Record excerpts
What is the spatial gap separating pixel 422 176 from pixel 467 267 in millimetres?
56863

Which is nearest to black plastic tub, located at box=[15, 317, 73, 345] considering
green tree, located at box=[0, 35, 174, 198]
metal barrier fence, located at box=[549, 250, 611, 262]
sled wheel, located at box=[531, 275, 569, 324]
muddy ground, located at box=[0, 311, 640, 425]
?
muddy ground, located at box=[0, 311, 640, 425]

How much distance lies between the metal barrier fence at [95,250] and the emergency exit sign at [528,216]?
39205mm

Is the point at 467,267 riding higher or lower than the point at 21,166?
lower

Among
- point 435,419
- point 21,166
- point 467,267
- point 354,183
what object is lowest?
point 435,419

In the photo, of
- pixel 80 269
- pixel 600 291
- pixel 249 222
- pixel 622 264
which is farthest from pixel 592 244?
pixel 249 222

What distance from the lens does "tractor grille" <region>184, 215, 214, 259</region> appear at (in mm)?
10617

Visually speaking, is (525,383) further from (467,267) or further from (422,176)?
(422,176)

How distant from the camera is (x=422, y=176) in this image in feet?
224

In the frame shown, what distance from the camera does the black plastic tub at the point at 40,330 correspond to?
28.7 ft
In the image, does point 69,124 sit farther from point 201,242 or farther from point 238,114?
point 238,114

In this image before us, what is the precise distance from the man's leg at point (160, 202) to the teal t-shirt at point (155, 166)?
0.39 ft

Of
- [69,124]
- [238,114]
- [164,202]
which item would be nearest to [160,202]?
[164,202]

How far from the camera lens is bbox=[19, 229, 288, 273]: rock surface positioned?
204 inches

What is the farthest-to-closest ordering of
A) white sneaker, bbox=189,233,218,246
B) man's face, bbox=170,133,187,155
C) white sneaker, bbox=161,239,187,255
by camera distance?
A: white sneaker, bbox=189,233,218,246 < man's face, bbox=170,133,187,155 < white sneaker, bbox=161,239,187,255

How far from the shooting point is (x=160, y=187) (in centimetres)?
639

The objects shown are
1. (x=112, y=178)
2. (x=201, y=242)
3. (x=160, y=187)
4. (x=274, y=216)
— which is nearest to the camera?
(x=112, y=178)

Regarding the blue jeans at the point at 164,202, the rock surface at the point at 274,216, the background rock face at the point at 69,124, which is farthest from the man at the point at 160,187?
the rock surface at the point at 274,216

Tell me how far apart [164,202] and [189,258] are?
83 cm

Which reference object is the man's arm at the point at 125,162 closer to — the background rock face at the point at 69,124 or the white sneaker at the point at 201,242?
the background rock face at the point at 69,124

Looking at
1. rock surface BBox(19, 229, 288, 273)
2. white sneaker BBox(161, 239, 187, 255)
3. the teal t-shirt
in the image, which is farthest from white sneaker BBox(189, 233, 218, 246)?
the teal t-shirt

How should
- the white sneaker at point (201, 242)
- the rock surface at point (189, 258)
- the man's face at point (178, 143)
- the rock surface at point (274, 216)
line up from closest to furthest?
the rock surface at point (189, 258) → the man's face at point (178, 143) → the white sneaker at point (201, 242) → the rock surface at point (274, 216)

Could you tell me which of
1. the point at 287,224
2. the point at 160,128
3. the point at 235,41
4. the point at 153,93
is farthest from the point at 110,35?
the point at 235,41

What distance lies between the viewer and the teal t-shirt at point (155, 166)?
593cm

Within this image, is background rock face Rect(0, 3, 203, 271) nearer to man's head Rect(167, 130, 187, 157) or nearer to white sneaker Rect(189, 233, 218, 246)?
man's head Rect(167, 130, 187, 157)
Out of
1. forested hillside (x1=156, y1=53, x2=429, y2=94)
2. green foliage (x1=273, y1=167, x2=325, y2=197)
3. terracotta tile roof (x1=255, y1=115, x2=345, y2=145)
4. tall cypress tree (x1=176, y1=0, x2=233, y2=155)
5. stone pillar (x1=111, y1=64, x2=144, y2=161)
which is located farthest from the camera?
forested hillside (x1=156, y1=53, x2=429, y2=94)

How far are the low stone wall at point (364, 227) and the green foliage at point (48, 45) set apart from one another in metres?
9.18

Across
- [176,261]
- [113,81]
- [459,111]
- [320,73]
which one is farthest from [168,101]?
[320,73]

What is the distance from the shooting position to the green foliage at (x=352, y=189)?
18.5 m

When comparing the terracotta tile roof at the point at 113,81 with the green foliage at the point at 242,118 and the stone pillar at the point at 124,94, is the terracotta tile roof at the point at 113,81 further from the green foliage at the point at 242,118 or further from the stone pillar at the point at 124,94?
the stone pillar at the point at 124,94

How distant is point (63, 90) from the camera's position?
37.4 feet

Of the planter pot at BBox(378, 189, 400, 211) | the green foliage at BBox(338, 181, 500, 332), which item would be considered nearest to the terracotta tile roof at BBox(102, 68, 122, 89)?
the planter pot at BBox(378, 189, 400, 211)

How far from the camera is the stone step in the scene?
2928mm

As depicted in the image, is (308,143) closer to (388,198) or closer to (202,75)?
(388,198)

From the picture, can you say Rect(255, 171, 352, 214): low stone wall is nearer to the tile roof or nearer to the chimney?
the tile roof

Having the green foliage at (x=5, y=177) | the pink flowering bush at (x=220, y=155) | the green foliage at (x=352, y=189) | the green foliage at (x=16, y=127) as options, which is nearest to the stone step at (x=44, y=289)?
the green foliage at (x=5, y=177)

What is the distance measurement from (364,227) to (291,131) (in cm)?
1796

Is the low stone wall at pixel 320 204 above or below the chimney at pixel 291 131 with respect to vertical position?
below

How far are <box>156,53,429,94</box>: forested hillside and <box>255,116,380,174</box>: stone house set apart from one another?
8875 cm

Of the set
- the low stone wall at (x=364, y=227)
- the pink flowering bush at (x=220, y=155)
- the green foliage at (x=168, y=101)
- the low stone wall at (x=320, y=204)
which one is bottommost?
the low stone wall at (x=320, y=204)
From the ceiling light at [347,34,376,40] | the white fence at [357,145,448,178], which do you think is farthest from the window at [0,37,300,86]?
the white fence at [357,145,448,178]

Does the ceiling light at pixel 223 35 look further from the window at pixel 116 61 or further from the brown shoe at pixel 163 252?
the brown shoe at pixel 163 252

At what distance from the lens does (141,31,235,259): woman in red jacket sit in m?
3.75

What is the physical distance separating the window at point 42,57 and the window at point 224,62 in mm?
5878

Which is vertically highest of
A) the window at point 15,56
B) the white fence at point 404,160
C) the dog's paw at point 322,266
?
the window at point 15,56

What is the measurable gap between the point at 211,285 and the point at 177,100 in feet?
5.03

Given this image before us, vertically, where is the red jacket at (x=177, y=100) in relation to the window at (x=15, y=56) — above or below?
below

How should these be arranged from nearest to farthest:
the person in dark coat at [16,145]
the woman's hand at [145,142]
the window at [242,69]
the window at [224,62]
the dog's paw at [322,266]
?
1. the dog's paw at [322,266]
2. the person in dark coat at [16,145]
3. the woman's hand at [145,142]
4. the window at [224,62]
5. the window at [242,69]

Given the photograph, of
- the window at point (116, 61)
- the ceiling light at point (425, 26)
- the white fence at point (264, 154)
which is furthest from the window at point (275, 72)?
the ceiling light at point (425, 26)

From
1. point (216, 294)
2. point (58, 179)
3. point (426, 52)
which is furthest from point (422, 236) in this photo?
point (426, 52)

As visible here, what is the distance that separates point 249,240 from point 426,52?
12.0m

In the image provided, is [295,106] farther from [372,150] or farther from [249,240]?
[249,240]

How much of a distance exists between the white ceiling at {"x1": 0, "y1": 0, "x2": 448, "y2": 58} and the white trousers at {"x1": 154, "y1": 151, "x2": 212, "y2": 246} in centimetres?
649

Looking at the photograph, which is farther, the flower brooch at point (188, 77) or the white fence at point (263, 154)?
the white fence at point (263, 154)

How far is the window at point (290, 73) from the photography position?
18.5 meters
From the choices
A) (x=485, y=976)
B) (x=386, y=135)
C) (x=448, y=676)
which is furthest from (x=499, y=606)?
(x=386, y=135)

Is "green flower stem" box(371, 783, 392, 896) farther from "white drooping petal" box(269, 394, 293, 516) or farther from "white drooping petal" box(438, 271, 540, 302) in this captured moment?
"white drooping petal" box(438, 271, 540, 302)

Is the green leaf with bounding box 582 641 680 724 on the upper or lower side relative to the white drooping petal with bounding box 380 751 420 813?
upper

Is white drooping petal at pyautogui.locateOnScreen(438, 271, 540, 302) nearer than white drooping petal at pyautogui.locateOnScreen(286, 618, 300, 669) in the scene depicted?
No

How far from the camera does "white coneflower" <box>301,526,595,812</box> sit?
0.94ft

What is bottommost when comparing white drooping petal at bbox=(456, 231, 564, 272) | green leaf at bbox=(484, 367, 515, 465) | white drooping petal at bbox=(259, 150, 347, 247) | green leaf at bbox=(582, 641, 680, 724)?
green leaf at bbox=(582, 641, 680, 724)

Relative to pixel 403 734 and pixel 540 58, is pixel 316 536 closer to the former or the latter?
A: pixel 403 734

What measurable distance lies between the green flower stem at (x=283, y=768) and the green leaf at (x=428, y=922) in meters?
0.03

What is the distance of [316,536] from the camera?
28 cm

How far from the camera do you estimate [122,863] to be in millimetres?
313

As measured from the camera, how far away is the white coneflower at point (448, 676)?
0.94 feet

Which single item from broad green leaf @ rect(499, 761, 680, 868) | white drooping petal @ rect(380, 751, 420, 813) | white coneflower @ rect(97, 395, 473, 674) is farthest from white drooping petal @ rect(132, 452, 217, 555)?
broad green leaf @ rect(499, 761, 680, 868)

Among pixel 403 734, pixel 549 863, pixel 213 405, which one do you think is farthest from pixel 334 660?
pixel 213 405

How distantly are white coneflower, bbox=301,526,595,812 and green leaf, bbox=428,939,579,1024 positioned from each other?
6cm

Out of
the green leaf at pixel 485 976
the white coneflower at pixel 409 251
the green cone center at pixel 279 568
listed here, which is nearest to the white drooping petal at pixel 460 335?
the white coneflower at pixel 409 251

Job
Extract, verbatim, the lines from the one containing "Is the green" through the last line of the listing above.

Task answer
Is the green leaf with bounding box 582 641 680 724 on the upper or lower side relative to the white drooping petal with bounding box 380 751 420 813?
upper

Is white drooping petal at pyautogui.locateOnScreen(438, 271, 540, 302) nearer than white drooping petal at pyautogui.locateOnScreen(286, 618, 300, 669) in the scene depicted?
No

How far from the camera does "white coneflower" <box>301,526,595,812</box> sit?
0.94ft

What is bottommost when comparing white drooping petal at bbox=(456, 231, 564, 272) | green leaf at bbox=(484, 367, 515, 465) | white drooping petal at bbox=(259, 150, 347, 247) | green leaf at bbox=(582, 641, 680, 724)?
green leaf at bbox=(582, 641, 680, 724)

Relative to pixel 403 734 and pixel 540 58, is pixel 316 536 closer to the former or the latter?
A: pixel 403 734

What measurable distance lies between the green flower stem at (x=283, y=768) and the green leaf at (x=428, y=922) in meters?
0.03

What is the distance of [316,536] from the camera?
28 cm

How far from the camera do you estimate [122,863] to be in millimetres?
313

As measured from the camera, how far away is the white coneflower at point (448, 676)?
0.94 feet

Which single item from broad green leaf @ rect(499, 761, 680, 868) | white drooping petal @ rect(380, 751, 420, 813) | white coneflower @ rect(97, 395, 473, 674) is farthest from white drooping petal @ rect(132, 452, 217, 555)?
broad green leaf @ rect(499, 761, 680, 868)

Among pixel 403 734, pixel 549 863, pixel 213 405, which one do you think is farthest from pixel 334 660?
pixel 213 405

How distantly are white coneflower, bbox=301,526,595,812 and green leaf, bbox=428,939,579,1024 positioned from each other?
6cm

Out of
the green leaf at pixel 485 976
the white coneflower at pixel 409 251
the green cone center at pixel 279 568
listed here, which is nearest to the white drooping petal at pixel 460 335?
the white coneflower at pixel 409 251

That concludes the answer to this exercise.